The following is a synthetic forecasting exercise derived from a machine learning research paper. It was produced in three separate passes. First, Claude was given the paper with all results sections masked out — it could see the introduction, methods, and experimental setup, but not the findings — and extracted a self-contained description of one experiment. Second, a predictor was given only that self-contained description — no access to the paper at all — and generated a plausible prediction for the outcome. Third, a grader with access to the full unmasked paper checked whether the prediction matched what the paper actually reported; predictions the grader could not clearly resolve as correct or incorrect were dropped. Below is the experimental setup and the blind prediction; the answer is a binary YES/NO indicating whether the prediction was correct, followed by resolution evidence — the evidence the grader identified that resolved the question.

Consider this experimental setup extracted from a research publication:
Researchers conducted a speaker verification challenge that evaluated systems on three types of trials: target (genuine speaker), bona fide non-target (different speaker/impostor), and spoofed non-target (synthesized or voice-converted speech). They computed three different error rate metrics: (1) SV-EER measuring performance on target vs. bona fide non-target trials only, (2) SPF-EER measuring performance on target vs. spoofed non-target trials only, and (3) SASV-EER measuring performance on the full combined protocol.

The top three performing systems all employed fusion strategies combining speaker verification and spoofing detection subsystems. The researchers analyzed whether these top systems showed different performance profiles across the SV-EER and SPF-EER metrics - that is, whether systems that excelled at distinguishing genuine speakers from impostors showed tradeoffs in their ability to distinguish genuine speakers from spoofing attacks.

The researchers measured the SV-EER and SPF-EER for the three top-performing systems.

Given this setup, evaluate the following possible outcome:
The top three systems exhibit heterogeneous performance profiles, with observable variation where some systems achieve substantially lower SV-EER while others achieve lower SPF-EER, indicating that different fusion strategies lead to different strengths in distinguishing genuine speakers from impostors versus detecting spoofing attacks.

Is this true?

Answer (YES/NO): NO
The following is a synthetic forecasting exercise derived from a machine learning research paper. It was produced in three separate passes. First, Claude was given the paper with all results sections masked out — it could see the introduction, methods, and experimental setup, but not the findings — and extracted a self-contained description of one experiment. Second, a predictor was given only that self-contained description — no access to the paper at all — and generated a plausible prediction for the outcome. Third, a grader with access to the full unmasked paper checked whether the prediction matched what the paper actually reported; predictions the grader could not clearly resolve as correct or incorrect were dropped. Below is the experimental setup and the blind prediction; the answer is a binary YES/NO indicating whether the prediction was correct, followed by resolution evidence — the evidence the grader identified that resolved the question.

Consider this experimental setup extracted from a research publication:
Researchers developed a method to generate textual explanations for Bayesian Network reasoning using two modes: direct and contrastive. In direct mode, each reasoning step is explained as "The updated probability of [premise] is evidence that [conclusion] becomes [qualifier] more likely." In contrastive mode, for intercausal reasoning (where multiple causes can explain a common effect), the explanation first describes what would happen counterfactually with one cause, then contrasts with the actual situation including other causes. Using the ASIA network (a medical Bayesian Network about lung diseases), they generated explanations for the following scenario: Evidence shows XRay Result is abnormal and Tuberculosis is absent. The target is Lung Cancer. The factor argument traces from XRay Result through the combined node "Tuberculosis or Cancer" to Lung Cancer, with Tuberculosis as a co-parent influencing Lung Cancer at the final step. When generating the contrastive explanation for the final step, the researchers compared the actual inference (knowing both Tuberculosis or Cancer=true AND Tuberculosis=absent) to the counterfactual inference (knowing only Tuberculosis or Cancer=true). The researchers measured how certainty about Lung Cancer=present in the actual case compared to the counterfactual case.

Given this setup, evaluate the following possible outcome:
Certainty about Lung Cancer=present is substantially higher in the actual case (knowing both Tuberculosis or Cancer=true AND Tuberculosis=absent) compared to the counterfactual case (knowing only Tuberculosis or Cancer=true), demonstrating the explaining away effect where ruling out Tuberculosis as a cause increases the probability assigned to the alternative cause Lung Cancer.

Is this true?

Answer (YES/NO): YES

## Action item
Repeat the material above in full. Match it exactly.

## Answer to this exercise
The following is a synthetic forecasting exercise derived from a machine learning research paper. It was produced in three separate passes. First, Claude was given the paper with all results sections masked out — it could see the introduction, methods, and experimental setup, but not the findings — and extracted a self-contained description of one experiment. Second, a predictor was given only that self-contained description — no access to the paper at all — and generated a plausible prediction for the outcome. Third, a grader with access to the full unmasked paper checked whether the prediction matched what the paper actually reported; predictions the grader could not clearly resolve as correct or incorrect were dropped. Below is the experimental setup and the blind prediction; the answer is a binary YES/NO indicating whether the prediction was correct, followed by resolution evidence — the evidence the grader identified that resolved the question.

Consider this experimental setup extracted from a research publication:
Researchers conducted a speaker verification challenge that evaluated systems on three types of trials: target (genuine speaker), bona fide non-target (different speaker/impostor), and spoofed non-target (synthesized or voice-converted speech). They computed three different error rate metrics: (1) SV-EER measuring performance on target vs. bona fide non-target trials only, (2) SPF-EER measuring performance on target vs. spoofed non-target trials only, and (3) SASV-EER measuring performance on the full combined protocol.

The top three performing systems all employed fusion strategies combining speaker verification and spoofing detection subsystems. The researchers analyzed whether these top systems showed different performance profiles across the SV-EER and SPF-EER metrics - that is, whether systems that excelled at distinguishing genuine speakers from impostors showed tradeoffs in their ability to distinguish genuine speakers from spoofing attacks.

The researchers measured the SV-EER and SPF-EER for the three top-performing systems.

Given this setup, evaluate the following possible outcome:
The top three systems exhibit heterogeneous performance profiles, with observable variation where some systems achieve substantially lower SV-EER while others achieve lower SPF-EER, indicating that different fusion strategies lead to different strengths in distinguishing genuine speakers from impostors versus detecting spoofing attacks.

Is this true?

Answer (YES/NO): NO
The following is a synthetic forecasting exercise derived from a machine learning research paper. It was produced in three separate passes. First, Claude was given the paper with all results sections masked out — it could see the introduction, methods, and experimental setup, but not the findings — and extracted a self-contained description of one experiment. Second, a predictor was given only that self-contained description — no access to the paper at all — and generated a plausible prediction for the outcome. Third, a grader with access to the full unmasked paper checked whether the prediction matched what the paper actually reported; predictions the grader could not clearly resolve as correct or incorrect were dropped. Below is the experimental setup and the blind prediction; the answer is a binary YES/NO indicating whether the prediction was correct, followed by resolution evidence — the evidence the grader identified that resolved the question.

Consider this experimental setup extracted from a research publication:
Researchers developed a method to generate textual explanations for Bayesian Network reasoning using two modes: direct and contrastive. In direct mode, each reasoning step is explained as "The updated probability of [premise] is evidence that [conclusion] becomes [qualifier] more likely." In contrastive mode, for intercausal reasoning (where multiple causes can explain a common effect), the explanation first describes what would happen counterfactually with one cause, then contrasts with the actual situation including other causes. Using the ASIA network (a medical Bayesian Network about lung diseases), they generated explanations for the following scenario: Evidence shows XRay Result is abnormal and Tuberculosis is absent. The target is Lung Cancer. The factor argument traces from XRay Result through the combined node "Tuberculosis or Cancer" to Lung Cancer, with Tuberculosis as a co-parent influencing Lung Cancer at the final step. When generating the contrastive explanation for the final step, the researchers compared the actual inference (knowing both Tuberculosis or Cancer=true AND Tuberculosis=absent) to the counterfactual inference (knowing only Tuberculosis or Cancer=true). The researchers measured how certainty about Lung Cancer=present in the actual case compared to the counterfactual case.

Given this setup, evaluate the following possible outcome:
Certainty about Lung Cancer=present is substantially higher in the actual case (knowing both Tuberculosis or Cancer=true AND Tuberculosis=absent) compared to the counterfactual case (knowing only Tuberculosis or Cancer=true), demonstrating the explaining away effect where ruling out Tuberculosis as a cause increases the probability assigned to the alternative cause Lung Cancer.

Is this true?

Answer (YES/NO): YES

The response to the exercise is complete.